Omset yang ia terima saat pindah ke lokasi baru tersebut turun drastis hanya sebesar Rp.1juta/harinya. Berbagai cara ia lakukan untuk dapat menarik hati pelanggan lagi, seperti pemberian potongan harga dan pelayanan yang baik serta memuaskan merupakan kuncinya. Setelah setahun berjalan, Ade memutuskan untuk membeli kios yang selama ini ia sewa dengan menggunakan uang tabungannya. Karena tabungannya saat itu belum cukup untuk membeli kios tersebut, akhirnya ia mengajukan pinjaman ke BMT Tadbiirul Ummah untuk menutupi kekurangannya.

Dari pinjaman itulah ia mulai mengenal Iyan Sopian yang merupakan karyawan BMT Tadbiirul Ummah. Iyan yang sudah mendapatkan pelatihan Pendampingan Bisnis Mikro dari Mien R. Uno Foundation, ditugaskan sebagai pendamping usahanya. Iyan menjadi teman diskusi Ade mengenai berbagai hal, mulai dari dari manajemen keuangan, perluasan pasar, hingga manajemen usaha secara umum.

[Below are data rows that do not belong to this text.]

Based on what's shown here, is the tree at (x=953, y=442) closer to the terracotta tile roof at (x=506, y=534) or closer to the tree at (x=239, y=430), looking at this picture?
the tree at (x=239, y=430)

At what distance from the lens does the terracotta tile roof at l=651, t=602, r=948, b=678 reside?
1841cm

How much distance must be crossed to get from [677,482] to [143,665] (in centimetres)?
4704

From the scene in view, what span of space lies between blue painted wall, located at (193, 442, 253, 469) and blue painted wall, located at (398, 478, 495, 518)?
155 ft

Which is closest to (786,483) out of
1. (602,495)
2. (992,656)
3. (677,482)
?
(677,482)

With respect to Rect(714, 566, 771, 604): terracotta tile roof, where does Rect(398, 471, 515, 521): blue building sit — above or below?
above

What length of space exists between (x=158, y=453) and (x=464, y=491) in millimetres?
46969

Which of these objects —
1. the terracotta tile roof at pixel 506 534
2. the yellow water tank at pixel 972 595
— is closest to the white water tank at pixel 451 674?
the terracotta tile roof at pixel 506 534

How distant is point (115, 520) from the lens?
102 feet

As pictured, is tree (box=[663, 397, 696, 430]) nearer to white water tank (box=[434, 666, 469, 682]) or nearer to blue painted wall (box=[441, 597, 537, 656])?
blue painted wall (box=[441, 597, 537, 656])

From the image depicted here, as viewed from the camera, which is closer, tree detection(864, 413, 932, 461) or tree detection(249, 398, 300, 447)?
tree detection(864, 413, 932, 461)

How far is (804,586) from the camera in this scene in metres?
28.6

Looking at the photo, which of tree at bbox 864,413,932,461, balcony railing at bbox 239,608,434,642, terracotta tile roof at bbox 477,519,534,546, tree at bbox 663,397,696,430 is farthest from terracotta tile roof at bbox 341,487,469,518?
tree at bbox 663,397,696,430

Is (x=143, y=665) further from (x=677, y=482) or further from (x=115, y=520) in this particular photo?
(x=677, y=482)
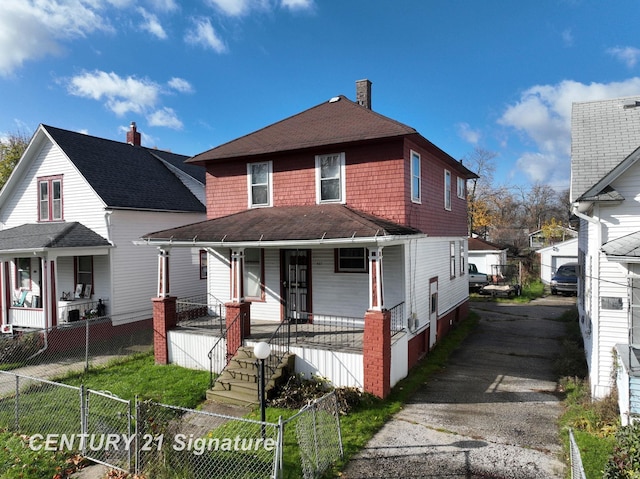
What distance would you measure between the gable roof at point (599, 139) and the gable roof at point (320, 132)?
387 centimetres

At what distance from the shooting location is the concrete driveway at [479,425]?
649 cm

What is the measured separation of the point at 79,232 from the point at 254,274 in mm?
7383

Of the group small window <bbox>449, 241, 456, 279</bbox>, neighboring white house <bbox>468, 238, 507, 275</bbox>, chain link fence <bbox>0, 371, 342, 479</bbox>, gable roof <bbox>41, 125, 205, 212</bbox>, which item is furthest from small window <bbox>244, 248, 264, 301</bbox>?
neighboring white house <bbox>468, 238, 507, 275</bbox>

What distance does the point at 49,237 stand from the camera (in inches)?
579

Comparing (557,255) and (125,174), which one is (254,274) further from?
(557,255)

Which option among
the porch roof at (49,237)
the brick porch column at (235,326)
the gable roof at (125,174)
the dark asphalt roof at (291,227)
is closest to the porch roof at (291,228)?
the dark asphalt roof at (291,227)

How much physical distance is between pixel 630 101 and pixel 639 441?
9.83m

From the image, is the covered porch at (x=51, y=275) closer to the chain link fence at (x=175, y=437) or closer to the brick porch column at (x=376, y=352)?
the chain link fence at (x=175, y=437)

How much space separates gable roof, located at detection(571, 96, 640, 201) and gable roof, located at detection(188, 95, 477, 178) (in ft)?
12.7

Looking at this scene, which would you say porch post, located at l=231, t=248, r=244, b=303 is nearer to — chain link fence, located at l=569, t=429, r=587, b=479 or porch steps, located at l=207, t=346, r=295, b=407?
porch steps, located at l=207, t=346, r=295, b=407

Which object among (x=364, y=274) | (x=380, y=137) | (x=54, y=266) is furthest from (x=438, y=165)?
(x=54, y=266)

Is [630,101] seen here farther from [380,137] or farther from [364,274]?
[364,274]

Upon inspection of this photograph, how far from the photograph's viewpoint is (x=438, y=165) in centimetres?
1463

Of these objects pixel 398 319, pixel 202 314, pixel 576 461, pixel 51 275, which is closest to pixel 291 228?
pixel 398 319
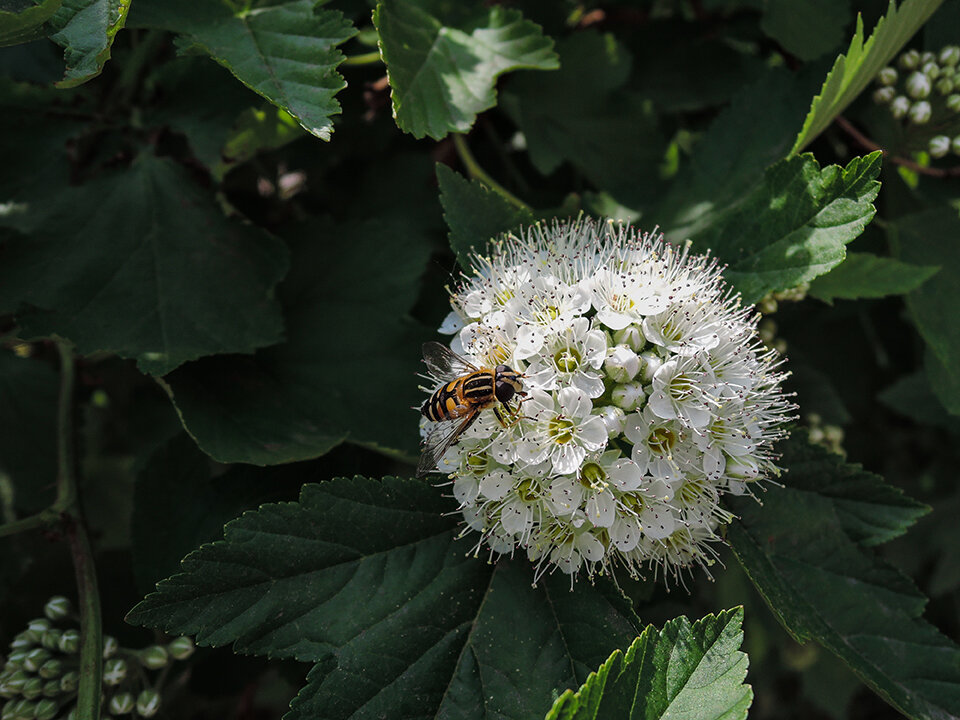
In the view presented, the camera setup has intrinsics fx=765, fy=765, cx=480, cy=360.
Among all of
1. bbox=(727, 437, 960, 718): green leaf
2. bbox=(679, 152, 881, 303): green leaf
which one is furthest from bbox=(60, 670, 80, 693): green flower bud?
bbox=(679, 152, 881, 303): green leaf

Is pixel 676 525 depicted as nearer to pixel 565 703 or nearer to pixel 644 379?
pixel 644 379

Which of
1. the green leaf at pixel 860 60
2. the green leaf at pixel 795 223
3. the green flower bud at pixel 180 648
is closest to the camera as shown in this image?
the green leaf at pixel 795 223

Mulai tahun 2010 ia menjual bahan-bahan kue setelah melihat peluang dan memastikan kondisi pasar. Untuk memperbesar volume, ia juga menjemput bola dengan memulai sistem canvas. Dengan layanan itu, para pedagang kue tidak perlu repot-repot datang ke kios. Hal ini bertujuan untuk menarik minat calon pembeli dengan memberikan kemudahan dalam berbelanja. Dengan penawaran murah, harga yang bisa bersaing, dan referensi dari pedagang lainnya membuat sistem kanvas ini berhasil. Saat ini Ade sudah mempunyai 6 jalur dengan jaringan 70 pedagang kue, setiap jalur mendapatkan omset minimal Rp.7juta/hari dengan menggunakan 2 mobil operasional. Saat ini, Ade berencana untuk mengembangkan jalur ini dengan menjadi 12 jalur.

Ade menuturkan bahwa ia banyak belajar, baik dari sang ayah yang seorang wirausaha, dan melalui buku-buku yang berkaitan dengan manajemen usaha. Ia menyempatkan membaca baca 30 menit sebelum tidur. Ia juga berdiskusi dengan orang dari berbagai bidang dan latar belakang untuk menambah wawasan atau mendapatkan peluang. Ia juga memiliki 3 orang pengusaha besar di daerah Bogor sebagai role model-nya, hal ini membuatnya terpacu dalam meraih kesuksesan seperti sekarang.

Ade adalah sosok pekerja keras, saat malam tiba ia menulis rekap penjualan dan bersama-sama pekerjanya menyiapkan barang yang akan diedarkan para canvasser-nya. Ade terus bergerak dan tidak pernah berhenti,  ia berpikir bahwa suatu saat ia akan menjadi pemilik pabrik.  “Modal untuk mendirikan pabrik sangat besar, saya belum mampu.” tuturnya.  “Saya mulai dari jualan dulu, nanti selanjutnya saya ingin memiliki merek sendiri,  setelah itu barulah memiliki pabrik sendiri”.